What is the maximum amount of checkers you can place on an $m \times n$ checkerboard such that no four checkers make a rectangle parallel to the rows and columns? Is there existed a close form for the relationship between the number of checkers and the size of the checkerboard.

There are really too many cases and one specific solution for 4 checkers is below.

The number of possible rectangles is given by the number of ways to choose two columns times the number of ways to choose two rows. i.e.: $$\frac{nm(n-1)(m-1)}{4}$$ The number of ways to put $4$ checkers on the board is: $${nm}\choose{4}$$ Thus, the number of ways to put $4$ checkers on a board without rectangles is just: $${{nm}\choose{4}} - \frac{nm(n-1)(m-1)}{4}$$ This does not answer your question regarding $k$ checkers on the board

so what is the generalization of this question? and is there existed a close form? and how to apply some counting skills in this problem and maybe applied some knowledge in the combinatorics design like my duplicated questions.

Answer 1

An upper bound on $k$.

Let $X_i$ be the number of checkers placed in row $i$, so we have $\sum\limits_{i=1}^n X_i=k$.

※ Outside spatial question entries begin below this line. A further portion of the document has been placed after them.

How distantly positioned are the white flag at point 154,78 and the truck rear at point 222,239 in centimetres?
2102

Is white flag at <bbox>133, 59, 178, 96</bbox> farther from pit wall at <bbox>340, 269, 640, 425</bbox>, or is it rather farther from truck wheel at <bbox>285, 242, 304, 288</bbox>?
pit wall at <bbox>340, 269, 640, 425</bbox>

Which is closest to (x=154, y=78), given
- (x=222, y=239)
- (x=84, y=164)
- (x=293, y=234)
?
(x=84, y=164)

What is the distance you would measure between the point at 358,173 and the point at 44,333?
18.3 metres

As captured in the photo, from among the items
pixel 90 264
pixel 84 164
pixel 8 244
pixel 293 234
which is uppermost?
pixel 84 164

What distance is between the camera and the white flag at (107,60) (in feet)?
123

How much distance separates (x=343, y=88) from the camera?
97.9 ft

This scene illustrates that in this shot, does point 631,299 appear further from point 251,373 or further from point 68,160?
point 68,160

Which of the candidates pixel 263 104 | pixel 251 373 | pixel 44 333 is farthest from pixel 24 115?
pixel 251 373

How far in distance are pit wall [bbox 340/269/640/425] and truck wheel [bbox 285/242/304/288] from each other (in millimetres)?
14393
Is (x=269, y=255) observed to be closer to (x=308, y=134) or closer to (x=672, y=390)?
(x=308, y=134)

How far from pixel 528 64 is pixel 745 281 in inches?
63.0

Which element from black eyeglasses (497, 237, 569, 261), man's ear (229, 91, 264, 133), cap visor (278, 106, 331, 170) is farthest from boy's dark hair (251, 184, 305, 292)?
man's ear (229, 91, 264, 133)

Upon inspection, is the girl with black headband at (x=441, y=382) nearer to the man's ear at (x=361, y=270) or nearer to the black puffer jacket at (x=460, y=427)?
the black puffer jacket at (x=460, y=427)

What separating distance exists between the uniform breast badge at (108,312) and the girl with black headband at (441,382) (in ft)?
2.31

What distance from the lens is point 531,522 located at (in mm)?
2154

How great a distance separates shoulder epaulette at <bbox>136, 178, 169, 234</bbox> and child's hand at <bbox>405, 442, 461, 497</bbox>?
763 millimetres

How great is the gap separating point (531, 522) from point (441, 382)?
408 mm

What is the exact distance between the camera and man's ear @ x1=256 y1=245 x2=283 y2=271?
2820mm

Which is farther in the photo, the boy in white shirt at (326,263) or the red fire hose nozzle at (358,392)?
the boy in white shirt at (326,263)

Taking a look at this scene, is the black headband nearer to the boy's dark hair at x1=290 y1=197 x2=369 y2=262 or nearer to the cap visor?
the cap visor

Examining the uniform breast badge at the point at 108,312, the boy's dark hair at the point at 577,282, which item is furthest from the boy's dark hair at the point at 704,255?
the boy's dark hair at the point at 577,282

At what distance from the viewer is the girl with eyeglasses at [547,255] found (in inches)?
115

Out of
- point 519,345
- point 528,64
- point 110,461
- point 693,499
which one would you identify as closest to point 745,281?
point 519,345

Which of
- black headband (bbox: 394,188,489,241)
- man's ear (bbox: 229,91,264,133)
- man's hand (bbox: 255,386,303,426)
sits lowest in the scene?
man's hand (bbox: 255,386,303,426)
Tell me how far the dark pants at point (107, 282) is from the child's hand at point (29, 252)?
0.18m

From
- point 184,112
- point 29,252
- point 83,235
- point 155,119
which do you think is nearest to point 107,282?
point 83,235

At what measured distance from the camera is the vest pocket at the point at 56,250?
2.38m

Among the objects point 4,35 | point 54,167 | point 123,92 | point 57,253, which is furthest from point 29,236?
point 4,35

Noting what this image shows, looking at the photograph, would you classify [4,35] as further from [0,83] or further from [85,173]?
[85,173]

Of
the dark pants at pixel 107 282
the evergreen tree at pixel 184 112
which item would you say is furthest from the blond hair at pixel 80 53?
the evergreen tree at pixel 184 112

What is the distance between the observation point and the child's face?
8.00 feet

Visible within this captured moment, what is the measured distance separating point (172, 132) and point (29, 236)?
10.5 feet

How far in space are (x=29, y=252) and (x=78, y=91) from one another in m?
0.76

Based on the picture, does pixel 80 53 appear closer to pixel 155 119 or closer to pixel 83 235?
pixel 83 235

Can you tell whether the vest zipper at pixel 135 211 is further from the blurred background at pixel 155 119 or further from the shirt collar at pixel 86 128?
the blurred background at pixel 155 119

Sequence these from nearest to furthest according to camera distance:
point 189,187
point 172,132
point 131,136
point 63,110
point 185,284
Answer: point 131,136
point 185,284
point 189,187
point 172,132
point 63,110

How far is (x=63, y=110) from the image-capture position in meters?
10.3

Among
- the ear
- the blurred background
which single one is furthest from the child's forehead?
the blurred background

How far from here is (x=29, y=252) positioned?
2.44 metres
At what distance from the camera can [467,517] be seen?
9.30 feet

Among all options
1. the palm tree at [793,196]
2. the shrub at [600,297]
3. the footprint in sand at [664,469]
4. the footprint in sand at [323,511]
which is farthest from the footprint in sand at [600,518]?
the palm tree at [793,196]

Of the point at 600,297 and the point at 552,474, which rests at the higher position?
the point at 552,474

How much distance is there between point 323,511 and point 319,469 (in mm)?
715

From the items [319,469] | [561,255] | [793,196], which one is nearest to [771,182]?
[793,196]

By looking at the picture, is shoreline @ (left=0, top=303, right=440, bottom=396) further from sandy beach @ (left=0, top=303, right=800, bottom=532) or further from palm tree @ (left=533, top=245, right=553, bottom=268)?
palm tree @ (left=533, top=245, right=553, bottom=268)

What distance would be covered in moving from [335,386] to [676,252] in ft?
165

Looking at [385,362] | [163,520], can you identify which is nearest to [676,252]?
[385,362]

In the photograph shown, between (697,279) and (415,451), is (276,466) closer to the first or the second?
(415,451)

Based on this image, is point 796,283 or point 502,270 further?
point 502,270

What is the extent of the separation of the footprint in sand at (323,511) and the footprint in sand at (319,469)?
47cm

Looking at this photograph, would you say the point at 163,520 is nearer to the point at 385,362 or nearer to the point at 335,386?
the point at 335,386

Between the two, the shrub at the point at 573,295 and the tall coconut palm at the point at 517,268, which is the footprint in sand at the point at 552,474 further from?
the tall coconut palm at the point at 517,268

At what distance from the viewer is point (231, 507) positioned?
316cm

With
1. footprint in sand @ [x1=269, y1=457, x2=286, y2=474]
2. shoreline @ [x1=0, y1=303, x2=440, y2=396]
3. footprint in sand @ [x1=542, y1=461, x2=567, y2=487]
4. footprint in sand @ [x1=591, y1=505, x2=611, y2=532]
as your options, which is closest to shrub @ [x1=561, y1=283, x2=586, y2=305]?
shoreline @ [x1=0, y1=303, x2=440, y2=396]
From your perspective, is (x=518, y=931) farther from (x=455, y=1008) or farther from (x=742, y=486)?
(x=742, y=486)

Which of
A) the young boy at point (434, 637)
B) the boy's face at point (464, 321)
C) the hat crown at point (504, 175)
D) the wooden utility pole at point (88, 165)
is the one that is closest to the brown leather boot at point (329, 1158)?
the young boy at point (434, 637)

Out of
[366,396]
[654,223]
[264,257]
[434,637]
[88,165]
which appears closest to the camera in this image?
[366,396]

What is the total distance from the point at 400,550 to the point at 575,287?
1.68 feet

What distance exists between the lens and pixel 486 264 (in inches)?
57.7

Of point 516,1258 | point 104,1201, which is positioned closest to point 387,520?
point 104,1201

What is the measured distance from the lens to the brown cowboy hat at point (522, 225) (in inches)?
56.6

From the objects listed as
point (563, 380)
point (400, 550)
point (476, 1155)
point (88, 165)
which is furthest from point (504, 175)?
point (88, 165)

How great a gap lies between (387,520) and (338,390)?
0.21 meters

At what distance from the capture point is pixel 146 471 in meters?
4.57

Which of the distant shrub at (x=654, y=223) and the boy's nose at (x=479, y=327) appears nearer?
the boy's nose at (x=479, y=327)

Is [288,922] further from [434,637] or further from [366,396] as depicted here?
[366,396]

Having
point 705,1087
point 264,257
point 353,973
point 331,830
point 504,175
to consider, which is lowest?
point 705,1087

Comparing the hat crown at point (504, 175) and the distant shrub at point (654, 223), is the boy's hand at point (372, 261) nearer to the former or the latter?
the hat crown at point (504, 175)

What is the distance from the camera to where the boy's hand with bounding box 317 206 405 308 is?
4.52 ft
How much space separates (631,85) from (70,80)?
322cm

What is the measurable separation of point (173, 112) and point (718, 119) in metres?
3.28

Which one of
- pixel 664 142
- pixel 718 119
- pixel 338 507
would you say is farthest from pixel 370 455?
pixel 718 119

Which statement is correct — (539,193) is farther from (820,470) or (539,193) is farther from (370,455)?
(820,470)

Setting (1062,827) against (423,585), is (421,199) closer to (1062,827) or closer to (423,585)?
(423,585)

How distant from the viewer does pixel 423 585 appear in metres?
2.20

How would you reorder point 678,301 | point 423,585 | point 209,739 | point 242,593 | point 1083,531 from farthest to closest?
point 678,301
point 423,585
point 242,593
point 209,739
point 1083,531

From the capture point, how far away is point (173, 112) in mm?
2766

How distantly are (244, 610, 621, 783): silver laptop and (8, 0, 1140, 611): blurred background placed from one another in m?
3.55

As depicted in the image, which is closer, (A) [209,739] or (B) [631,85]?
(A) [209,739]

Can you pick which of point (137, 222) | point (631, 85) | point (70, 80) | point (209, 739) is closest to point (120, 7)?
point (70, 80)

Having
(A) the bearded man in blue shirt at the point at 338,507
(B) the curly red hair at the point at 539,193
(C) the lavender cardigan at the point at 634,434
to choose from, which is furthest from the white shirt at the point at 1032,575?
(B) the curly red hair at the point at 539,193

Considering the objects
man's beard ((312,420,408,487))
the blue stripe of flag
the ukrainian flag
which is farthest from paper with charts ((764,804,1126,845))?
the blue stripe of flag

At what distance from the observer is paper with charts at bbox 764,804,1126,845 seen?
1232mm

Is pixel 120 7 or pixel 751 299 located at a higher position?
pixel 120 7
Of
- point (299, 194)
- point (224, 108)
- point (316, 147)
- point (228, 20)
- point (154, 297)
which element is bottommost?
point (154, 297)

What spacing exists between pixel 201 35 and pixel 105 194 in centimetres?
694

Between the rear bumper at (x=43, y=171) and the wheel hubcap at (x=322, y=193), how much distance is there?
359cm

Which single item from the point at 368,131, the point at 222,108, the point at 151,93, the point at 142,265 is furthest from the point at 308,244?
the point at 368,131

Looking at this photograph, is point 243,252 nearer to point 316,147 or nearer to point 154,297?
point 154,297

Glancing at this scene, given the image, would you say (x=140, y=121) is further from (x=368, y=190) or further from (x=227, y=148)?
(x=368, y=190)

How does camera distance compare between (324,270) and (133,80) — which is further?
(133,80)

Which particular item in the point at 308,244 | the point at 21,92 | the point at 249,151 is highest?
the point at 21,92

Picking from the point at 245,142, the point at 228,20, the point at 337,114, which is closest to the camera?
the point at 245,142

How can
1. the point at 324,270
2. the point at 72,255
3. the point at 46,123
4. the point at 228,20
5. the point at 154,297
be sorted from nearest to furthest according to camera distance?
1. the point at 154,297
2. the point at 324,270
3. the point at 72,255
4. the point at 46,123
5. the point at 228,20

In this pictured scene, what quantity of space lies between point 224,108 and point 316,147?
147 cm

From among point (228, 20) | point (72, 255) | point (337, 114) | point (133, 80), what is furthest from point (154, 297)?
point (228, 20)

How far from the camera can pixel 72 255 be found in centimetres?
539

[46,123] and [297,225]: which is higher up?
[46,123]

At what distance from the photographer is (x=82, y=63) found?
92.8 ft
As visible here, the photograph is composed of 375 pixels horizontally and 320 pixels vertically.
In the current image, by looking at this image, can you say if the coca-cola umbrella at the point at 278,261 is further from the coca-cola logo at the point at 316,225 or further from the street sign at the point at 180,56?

We clearly need $\sum\limits_{i=1}^n \binom{X_i}{2}\leq \binom{m}{2}$.

If $k=qn+r$ then the sum on the left is at least $(n-r)\binom{q}{2}+r\binom{q+1}{2}$.

This allows you to find a bound on $k$, I don't know when this bound is sharp though, it is sharp in the case in which a $(m,k/n,3)$-design exists. And possibly in some other cases, in which the largest value of $k$ that satisfies $(n-r)\binom{q}{2}+r\binom{q+1}{2}$ gives us a value strictly larger than $\binom{m}{2}$.